#### 本文 ####

最後に問題なく動作しているかチェックする。
cloudflared --version
きちんとバージョンが表示されたのでOK。
メモ
最新のリリースは https://github.com/cloudflare/cloudflared/releases で確認できる。

cloudflared
から Cloudflare にログイン
以下を実行する。
cloudflared tunnel login
ブラウザ側でログインし、接続に利用するドメインを選ぶ。
これで証明書がダウンロードされて/home/ユーザー名/.cloudflared/cert.pem
にあれば完了。
...なのだが、あまりにもブラウザが重すぎてダウンロードに失敗してしまった。
代わりに手動でダウンロードする方法がコマンドラインに表示されるのでそれを試す。
ログイン用のURLと Get "https://login.cloudflareaccess.org/xxxxxx-yyyyyy_zzzz"
のような文言が表示されているはずなのでこれらを使って証明書をDLする。
はじめにラズパイではドメインが login.cloudflareaccess.org になっている方のURLに対してGETリクエストを送る。

#### データ欄 ####

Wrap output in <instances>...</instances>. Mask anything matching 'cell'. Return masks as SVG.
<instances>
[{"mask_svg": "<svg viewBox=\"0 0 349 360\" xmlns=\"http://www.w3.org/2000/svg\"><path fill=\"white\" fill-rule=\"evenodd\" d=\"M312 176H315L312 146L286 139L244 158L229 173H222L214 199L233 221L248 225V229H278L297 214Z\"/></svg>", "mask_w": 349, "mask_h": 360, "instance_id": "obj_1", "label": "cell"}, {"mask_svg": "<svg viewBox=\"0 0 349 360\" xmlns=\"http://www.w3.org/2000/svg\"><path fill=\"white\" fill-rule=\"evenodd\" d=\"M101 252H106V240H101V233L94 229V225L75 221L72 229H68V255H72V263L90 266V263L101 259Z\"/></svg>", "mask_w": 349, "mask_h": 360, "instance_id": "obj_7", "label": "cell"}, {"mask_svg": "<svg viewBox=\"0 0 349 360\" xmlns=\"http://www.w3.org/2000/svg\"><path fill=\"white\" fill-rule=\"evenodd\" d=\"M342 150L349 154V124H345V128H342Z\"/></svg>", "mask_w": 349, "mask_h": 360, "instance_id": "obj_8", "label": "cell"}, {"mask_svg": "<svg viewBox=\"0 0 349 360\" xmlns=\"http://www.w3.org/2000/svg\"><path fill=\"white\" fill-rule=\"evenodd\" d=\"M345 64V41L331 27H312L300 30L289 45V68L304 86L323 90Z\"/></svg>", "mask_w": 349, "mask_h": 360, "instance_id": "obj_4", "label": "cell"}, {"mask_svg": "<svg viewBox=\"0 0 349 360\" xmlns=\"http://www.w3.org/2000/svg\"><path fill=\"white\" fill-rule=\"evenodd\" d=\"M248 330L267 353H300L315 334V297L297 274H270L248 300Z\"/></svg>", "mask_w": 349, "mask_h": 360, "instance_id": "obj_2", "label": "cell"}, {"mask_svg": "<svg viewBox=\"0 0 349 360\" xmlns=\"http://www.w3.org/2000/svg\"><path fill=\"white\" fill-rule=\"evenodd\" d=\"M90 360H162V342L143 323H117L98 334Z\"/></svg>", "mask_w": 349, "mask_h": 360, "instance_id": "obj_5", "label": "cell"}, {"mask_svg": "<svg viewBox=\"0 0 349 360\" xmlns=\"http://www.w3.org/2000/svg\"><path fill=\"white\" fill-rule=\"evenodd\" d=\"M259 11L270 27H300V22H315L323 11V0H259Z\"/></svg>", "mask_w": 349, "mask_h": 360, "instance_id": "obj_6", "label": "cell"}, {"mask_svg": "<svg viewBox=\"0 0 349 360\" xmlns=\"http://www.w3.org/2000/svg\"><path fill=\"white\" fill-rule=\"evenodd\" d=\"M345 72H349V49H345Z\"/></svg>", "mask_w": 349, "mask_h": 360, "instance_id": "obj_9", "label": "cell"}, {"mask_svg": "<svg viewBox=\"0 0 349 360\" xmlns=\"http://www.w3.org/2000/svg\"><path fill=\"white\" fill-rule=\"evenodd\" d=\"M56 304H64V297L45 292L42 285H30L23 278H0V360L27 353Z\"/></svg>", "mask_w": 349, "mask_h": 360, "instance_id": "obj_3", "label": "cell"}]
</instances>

####

● 問題 A: 本文のうち、「最後に問題なく動作しているかチェックする。」を含む語句で始まり「ブラウザ側でログインし、接続に利用するドメインを選ぶ。」で終わる部分を、「ブラウザ側」を「PC側」に変えて書き直しなさい。
● 問題 B:
本文について、次の問いに答えなさい。
(i) 問題なく動作しているかを確かめるために実行するコマンドは何か。
(ii) Cloudflare にログインするために実行するコマンドは何か。
(iii) ダウンロードされた証明書は、どこにあれば完了とされているか。
● 問題 C: 本文に記されているURLとファイルパスを、すべて書き出しなさい。
データは本文とは別の資料として扱う。

● 解答 A:
最後に問題なく動作しているかチェックする。
cloudflared --version
きちんとバージョンが表示されたのでOK。
メモ
最新のリリースは https://github.com/cloudflare/cloudflared/releases で確認できる。

cloudflared
から Cloudflare にログイン
以下を実行する。
cloudflared tunnel login
PC側でログインし、接続に利用するドメインを選ぶ。

● 解答 B:
(i) cloudflared --version
(ii) cloudflared tunnel login
(iii) /home/ユーザー名/.cloudflared/cert.pem

● 解答 C:
https://github.com/cloudflare/cloudflared/releases
/home/ユーザー名/.cloudflared/cert.pem
https://login.cloudflareaccess.org/xxxxxx-yyyyyy_zzzz